A hermenêutica da coisa
A elite brasileira beira ao nojo, quase sempre. É iletrada, consumista, acha que a Veja é a maior fonte de verdade do universo, rejeita qualquer dialética, é preguiçosa – no que eu consideraria virtude se não fosse a paradoxal crença na moral do trabalho como transcendência – e, o pior de tudo, adora bajular quem está no poder.
O episódio da desembargadora Rejane Andersen – acusada de usar da prerrogativa do cargo para tentar dissuadir os policiais a liberarem o veículo irregular de seu filho – é bastante revelador, porém, não comum no Brasil que carrega nas costas uma elite com todas as “virtudes” citadas acima. Pior do que a suposta tentativa da magistrada foi a divulgação de uma nota infeliz da Associação dos Magistrados Catarinenses, que só fez piorar o fato.
Primeiro, porque a priori a justiça só pode se manifestar após extenso inquérito e ouvir todas as partes envolvidas num litígio. Mas numa leitura atenta das entrelinhas da nota (coisa que os próprios estudiosos do Direito chamam de hermenêutica) percebe-se que a AMC julgou por antecedência, inocentando um membro de seus pares, apenas ouvindo uma das partes, qual seja, o próprio “relato” da magistrada. A nota ainda confirma que a desembargadora “começa a questionar de maneira educada (...) se havia possibilidade de liberar todos os envolvidos antes da chegada do caminhão-guincho”. Ora, se ela conhece mesmo a lei, como a própria nota avisa, jamais deveria, mesmo que de forma educada, “questionar” a possibilidade da liberação dos envolvidos. Se está irregular, o policial não pode fazer vistas grossas, e, como um deles diz no vídeo, “aí mesmo é que tem que dar o exemplo”.

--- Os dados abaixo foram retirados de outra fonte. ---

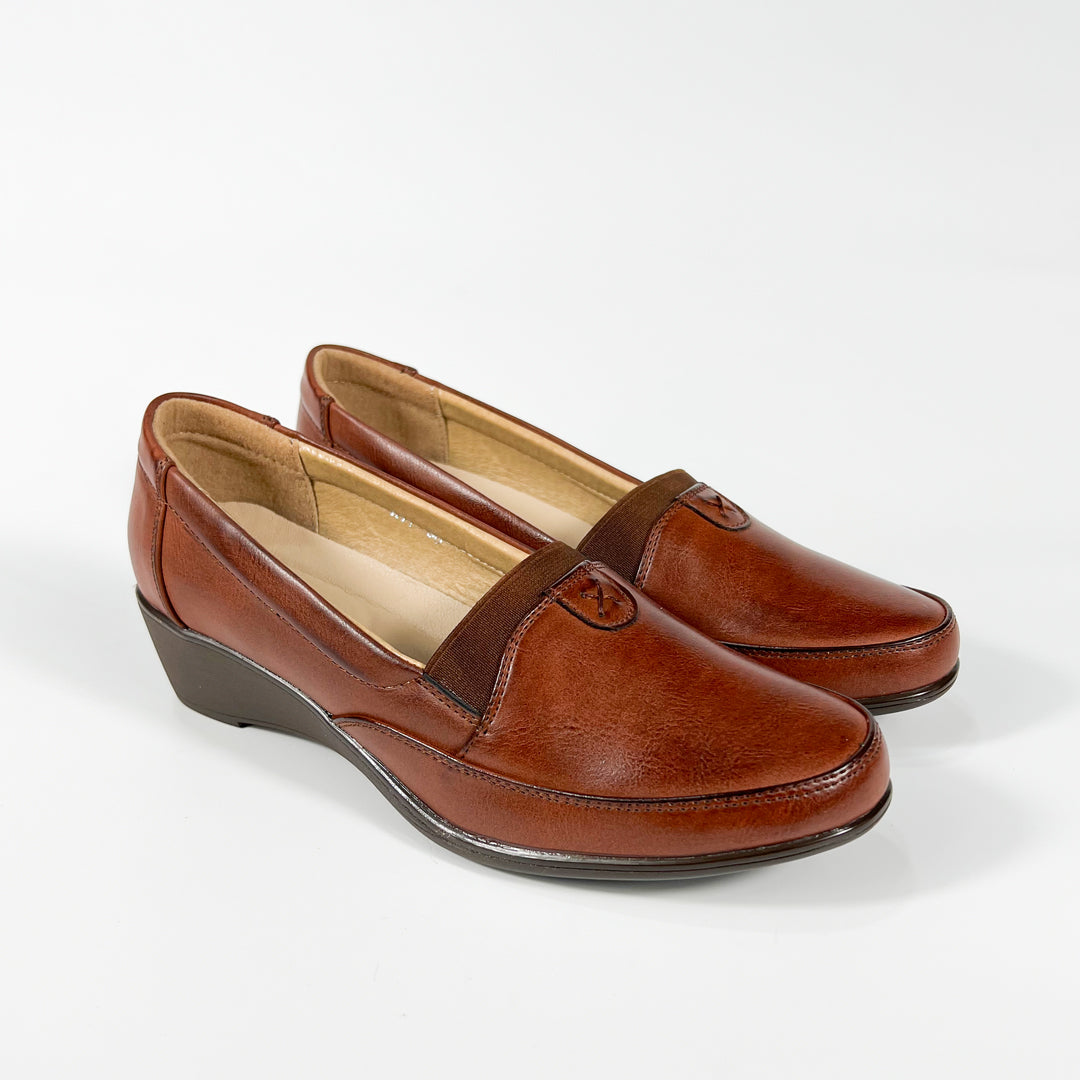 Mocassin compensée moderne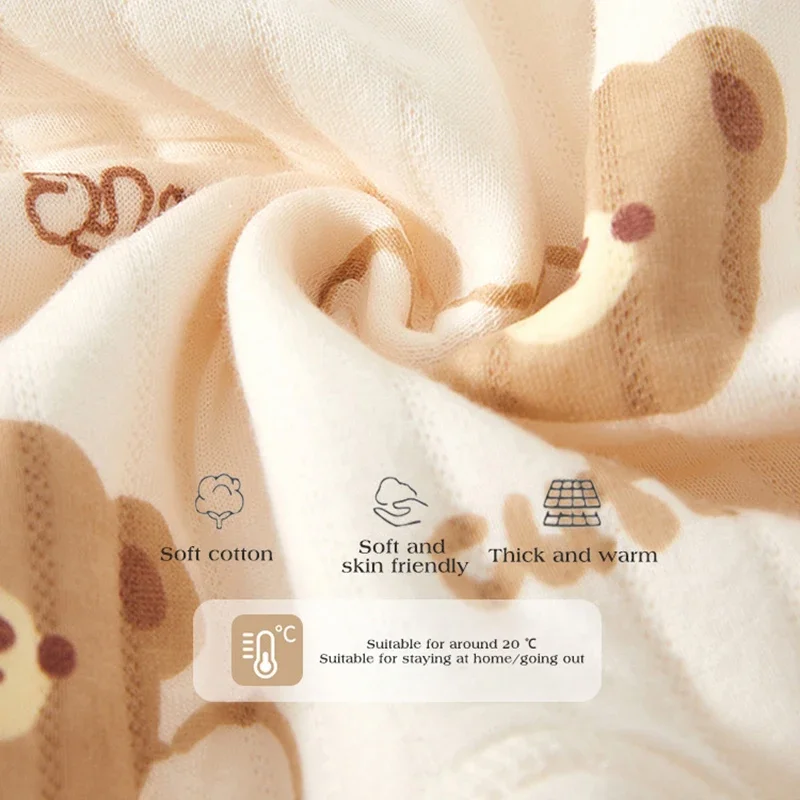 Dicker Baumwoll-Neugeborenen-Strampler Niedlicher Bären-Romper Säuglings-Krabbelkleidung Winter Langarm-Bodysuit Jungen Mädchen Kinder Einteiler Pyjama – Detail 6
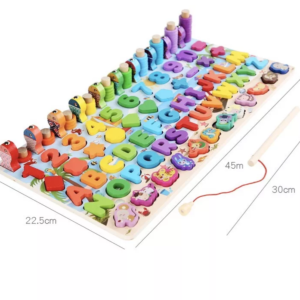 Fából készült montessori logaritmikus oktató tábla - koordináció és a motoros készség fejlesztő játék (BBJ) - Image 7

Mas num Estado onde um governador não pode ser julgado apenas pela condição de estar exercendo o cargo, mesmo com evidências, as quais todos conhecemos, e ainda assim permanece no poder, coisa que AMC nunca divulgou um nota para esclarecer à população o motivo de tal descalabro, não dá para exigir da desembargadora uma atitude que seria a mais digna ao cargo que ela exerce, a de pedir desculpas, e dizer que os juízes, assim como nós, “simples mortais” sujeitos às benesses e rigores da lei, também erram.
Publicado no Diário Catarinense, 24 de abril de 2010.